Environmental Considerations
The internet’s material footprint is distributed across user devices (approximately 52% of ICT energy use), networks (24%), and data centers (24%). Web sustainability addresses the design and development decisions that determine how efficiently this infrastructure is used. A well-optimised public website may be an order of magnitude more energy-efficient than a poorly optimised equivalent. At the scale of national government — hundreds of public websites, millions of daily visits — this difference is substantial.
Pillar 2: Standards
Mandatory Standards
Green Hosting Requirement All new contracts for hosting of public-facing digital services shall require that the hosting provider: (a) operates data centers with a Power Usage Effectiveness (PUE) ratio of 1.4 or below, with a target of 1.2 by the third year of the contract; (b) provides verifiable documentation of renewable energy sourcing, including additionality documentation where Renewable Energy Certificates (RECs) are used; (c) discloses annual water consumption for cooling and participates in the Water Usage Effectiveness (WUE) reporting standard; and (d) has a published hardware lifecycle and responsible end-of-life policy. Hosting contracts shall not be renewed where providers cannot demonstrate progress against these requirements.

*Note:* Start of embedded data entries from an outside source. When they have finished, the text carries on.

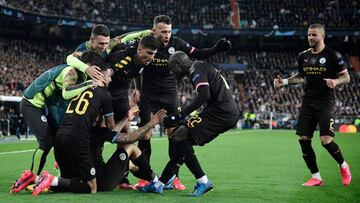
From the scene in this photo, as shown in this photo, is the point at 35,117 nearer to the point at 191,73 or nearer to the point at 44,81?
the point at 44,81

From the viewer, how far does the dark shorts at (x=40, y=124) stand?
7473mm

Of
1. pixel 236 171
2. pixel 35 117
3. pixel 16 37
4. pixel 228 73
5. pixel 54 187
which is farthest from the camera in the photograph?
pixel 228 73

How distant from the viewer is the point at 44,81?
766 cm

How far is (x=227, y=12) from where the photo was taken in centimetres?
5359

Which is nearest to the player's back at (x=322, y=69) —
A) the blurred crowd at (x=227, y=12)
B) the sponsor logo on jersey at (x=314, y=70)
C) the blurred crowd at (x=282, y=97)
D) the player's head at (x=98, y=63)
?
the sponsor logo on jersey at (x=314, y=70)

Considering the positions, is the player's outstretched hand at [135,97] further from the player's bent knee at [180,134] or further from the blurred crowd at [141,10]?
the blurred crowd at [141,10]

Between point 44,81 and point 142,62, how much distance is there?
1418 mm

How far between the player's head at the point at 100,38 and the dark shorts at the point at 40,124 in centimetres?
122

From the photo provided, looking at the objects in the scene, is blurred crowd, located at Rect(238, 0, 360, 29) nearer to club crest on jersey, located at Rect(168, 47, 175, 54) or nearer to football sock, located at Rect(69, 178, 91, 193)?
club crest on jersey, located at Rect(168, 47, 175, 54)

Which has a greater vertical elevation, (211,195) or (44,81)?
(44,81)

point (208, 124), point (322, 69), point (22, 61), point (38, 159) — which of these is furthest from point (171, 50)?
point (22, 61)

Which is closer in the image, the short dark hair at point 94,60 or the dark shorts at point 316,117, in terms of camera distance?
the short dark hair at point 94,60

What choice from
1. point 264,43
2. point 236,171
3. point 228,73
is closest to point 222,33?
point 228,73

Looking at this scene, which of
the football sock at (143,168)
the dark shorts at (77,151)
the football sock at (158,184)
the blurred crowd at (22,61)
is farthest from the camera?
the blurred crowd at (22,61)
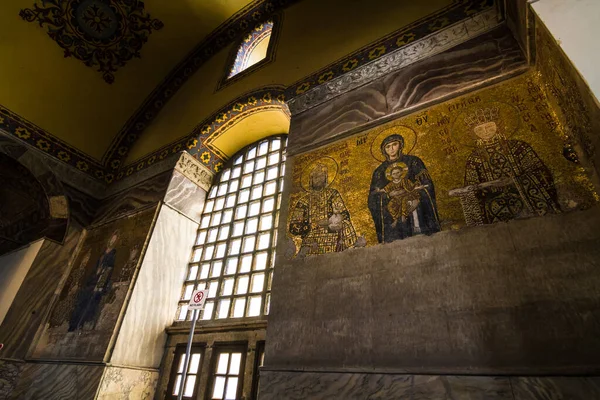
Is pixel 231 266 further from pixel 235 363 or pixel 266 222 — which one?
pixel 235 363

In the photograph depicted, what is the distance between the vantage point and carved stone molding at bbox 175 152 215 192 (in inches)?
247

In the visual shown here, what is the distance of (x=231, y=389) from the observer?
3969mm

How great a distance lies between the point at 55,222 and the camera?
6.45 m

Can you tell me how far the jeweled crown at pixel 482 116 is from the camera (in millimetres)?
2990

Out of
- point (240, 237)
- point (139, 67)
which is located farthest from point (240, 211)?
point (139, 67)

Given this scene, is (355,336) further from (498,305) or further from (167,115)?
(167,115)

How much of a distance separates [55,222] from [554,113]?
803cm

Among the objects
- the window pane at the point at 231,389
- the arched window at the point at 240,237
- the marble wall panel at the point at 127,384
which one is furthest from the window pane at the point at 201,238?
the window pane at the point at 231,389

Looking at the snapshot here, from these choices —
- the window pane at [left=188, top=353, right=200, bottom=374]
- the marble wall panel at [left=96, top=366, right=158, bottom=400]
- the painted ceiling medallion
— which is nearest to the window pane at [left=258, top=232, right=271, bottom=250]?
the window pane at [left=188, top=353, right=200, bottom=374]

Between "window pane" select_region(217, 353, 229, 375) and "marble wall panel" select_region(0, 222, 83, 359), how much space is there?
3436mm

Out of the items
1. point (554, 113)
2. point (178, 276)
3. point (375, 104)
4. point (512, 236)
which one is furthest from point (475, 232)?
point (178, 276)

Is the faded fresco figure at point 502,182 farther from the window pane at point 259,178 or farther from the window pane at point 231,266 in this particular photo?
the window pane at point 259,178

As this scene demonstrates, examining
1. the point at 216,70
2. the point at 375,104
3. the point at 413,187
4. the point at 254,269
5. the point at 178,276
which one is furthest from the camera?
the point at 216,70

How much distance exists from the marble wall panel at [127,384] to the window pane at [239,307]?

Rationale: Green hosting is the single highest-leverage intervention available in public sector web sustainability. Hosting choices determine the baseline carbon intensity of every public digital service. The market for green hosting exists; procurement inertia, not lack of options, is the primary barrier. The PUE 1.4 threshold is achievable by most modern providers; 1.2 reflects best practice and is a direction signal, not an immediate mandate. Additionality documentation is required because REC purchases from existing capacity do not reduce grid emissions; only new renewable capacity does.
Reference: EU Energy Efficiency Directive (2023): requires PUE ≤ 1.5 for new EU data centers by 2025, ≤ 1.2 by 2030. The Green Web Foundation: provides a verified directory of green hosting providers.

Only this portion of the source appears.